BEGIN GIVEN DATA
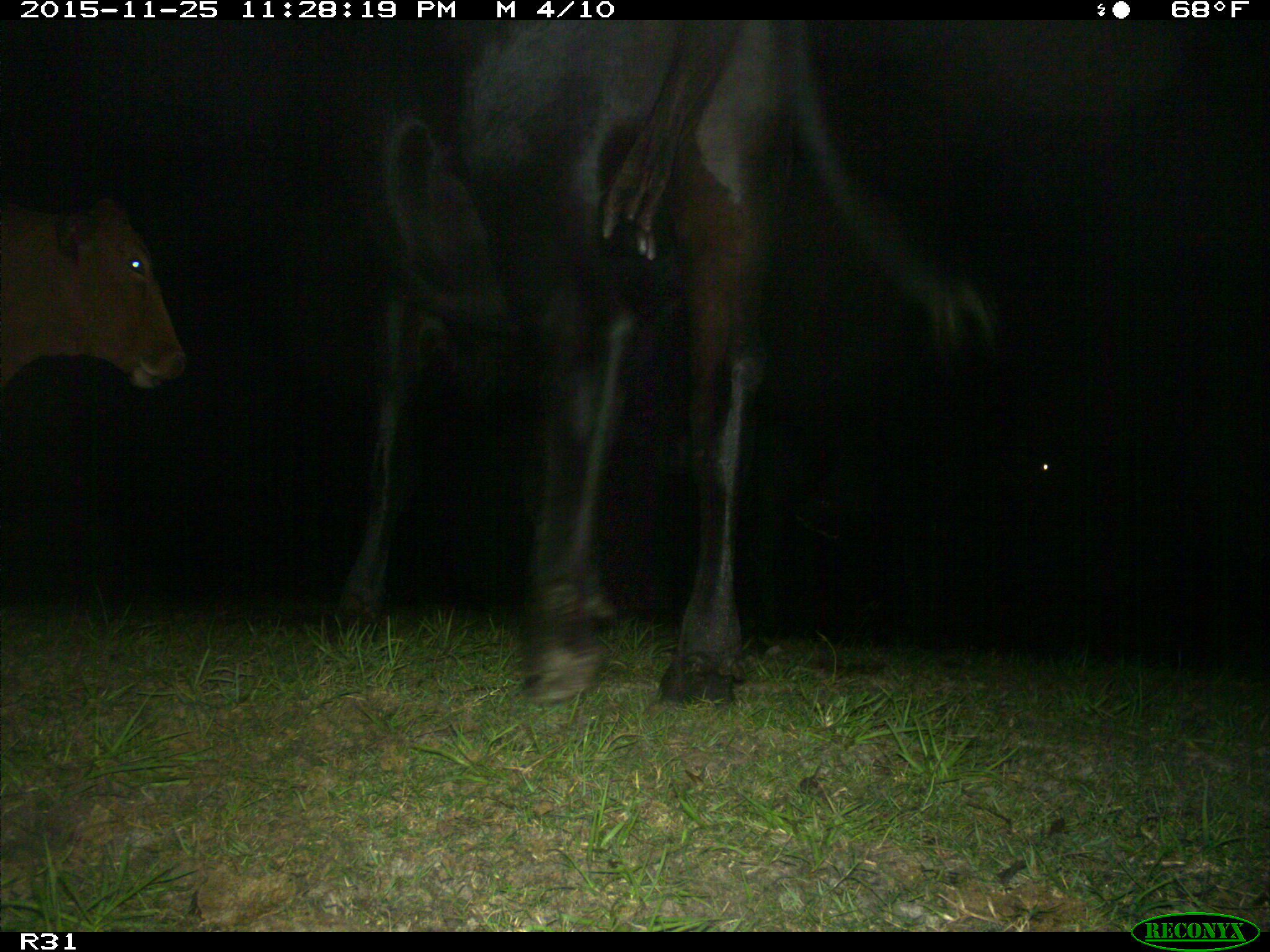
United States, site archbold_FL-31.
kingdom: Animalia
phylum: Chordata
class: Mammalia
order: Artiodactyla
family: Bovidae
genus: Bos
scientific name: Bos taurus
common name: domestic cow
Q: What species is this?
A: Bos taurus (domestic cow).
END GIVEN DATA
The answer should match the data above word for word, with no pictures in it.

United States, site archbold_FL-31.
kingdom: Animalia
phylum: Chordata
class: Mammalia
order: Artiodactyla
family: Bovidae
genus: Bos
scientific name: Bos taurus
common name: domestic cow
Q: What species is this?
A: Bos taurus (domestic cow).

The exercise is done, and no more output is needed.